Eclectic tastes within wireWAX studios means within the space of an hour it’s not uncommon to hear Paul Simon juxtaposed with System of a Down; Muddy Waters hot on the heels of Jessy J. As great believers in tolerance and diversity, we welcome everyone’s pick on the playlist but these seismic shifts can cause irritation and disruption of concentration across the board.
Over the past few weeks however, wireWAX studios has been a place of festive cheer. An atmosphere of harmonious warmth and wellbeing pervades, thanks not just to the chestnuts roasting on our open fire but to the presence of Michael Bublé’s Christmas on constant repeat on the office playlist. Christmas songs exemplify the problem perfectly. ‘White Christmas’ and ‘Santa Baby’ are both phenomenal works in their own right but who wants to go directly from Nat King Cole’s deep earthy masculine gold to Eartha Kitt’s floaty feminine sparkle? The transition jars. Bublé papers these cracks like tonic for the soul. This brings us to the leading question of this article: Is there too much heterogeneity in music?
The music industry has been widely criticised for being slow to adapt to a changing market place and though it is starting to move in the right direction in partnership with services such as Spotify, we believe there is still a long way to go. If we look at someone like Apple; their success is down to quality and consistency of user experience. People buy an Apple product and they know before they pick it up exactly how it’s going to behave. People dislike having to relearn an entirely new OS every time they purchase a new phone or mobile device. They want sleek uniformity; which is what we’d like to see offered in Spotify 2.0. All the content should have a consistent feel to it. Whilst we love the breadth and depth of content that Spotify provides, it can often lead to an uneven user experience and as such the Spotify brand lacks identity.
A user should be able to listen to a few seconds of any track and immediately know: that’s Spotify. This is something we’d like to see addressed in Spotify 2.0. In 2.0, all content should be arranged and produced in-house with EMI-Sony-approved composers, instrumentalists and technicians, with all vocals provided by Michael Bublé. The success of his recent album has shown that the demand is there for this kind of service.
Of course, converting the entire back catalogue would be a colossal undertaking, and you might think that in requiring Bublé himself to provide vocals the task would be rendered impossible. The surprising thing is however that it would take thousands of staff on the project before Bublé became the bottleneck. Michael has been a global megastar for many years now and his team have streamlined the dependence on him to an absolute minimum in the recording of any track. Over and above his uncanny ability to nail any melody on the first take, there are other efficiencies to be made. Choruses for example only need to be sung once, slow songs can be sung at a higher BPM and slowed down in post-production; all these small tricks reduce the burden on Michael and reduce the music’s intrusion into his personal life. As a point for comparison, the Jingle Bells song on his current album only required 56 seconds of Michael’s time; and that’s a 3 minute track which is heavy on vocals.

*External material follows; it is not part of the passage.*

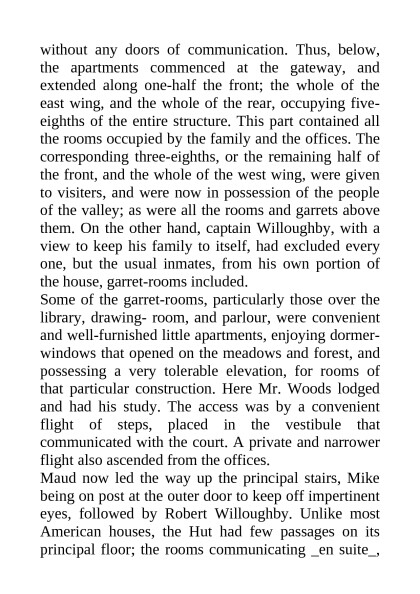 without any doors of communication. Thus, below, the apartments commenced at the gateway, and extended along one-half the front; the whole of the east wing, and the whole of the rear, occupying five-eighths of the entire structure. This part contained all the rooms occupied by the family and the offices. The corresponding three-eighths, or the remaining half of the front, and the whole of the west wing, were given to visiters, and were now in possession of the people of the valley; as were all the rooms and garrets above them. On the other hand, captain Willoughby, with a view to keep his family to itself, had excluded every one, but the usual inmates, from his own portion of the house, garret-rooms included.
Some of the garret-rooms, particularly those over the library, drawing- room, and parlour, were convenient and well-furnished little apartments, enjoying dormer-windows that opened on the meadows and forest, and possessing a very tolerable elevation, for rooms of that particular construction. Here Mr. Woods lodged and had his study. The access was by a convenient flight of steps, placed in the vestibule that communicated with the court. A private and narrower flight also ascended from the offices.
Maud now led the way up the principal stairs, Mike being on post at the outer door to keep off impertinent eyes, followed by Robert Willoughby. Unlike most American houses, the Hut had few passages on its principal floor; the rooms communicating _en suite_,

Imagine the result. You’ll have an end product where ‘The Immigrant Song’ can roll seamlessly on from ‘The Thong Song’ allowing us all to appreciate the songwriting and melodies of our favourite songs without the annoying inconsistencies introduced by different recording conditions and musicians of varying technical ability.
Audio may just be the start of this adventure. We’ve already discussed the possibility of having a button within the wireWAX studio to ‘Cloonify’ any video content using computer vision algorithms to supplant all faces in uploaded videos with the visage of George Clooney; though this feature is unlikely to make it into the forthcoming release of wireWAX 3.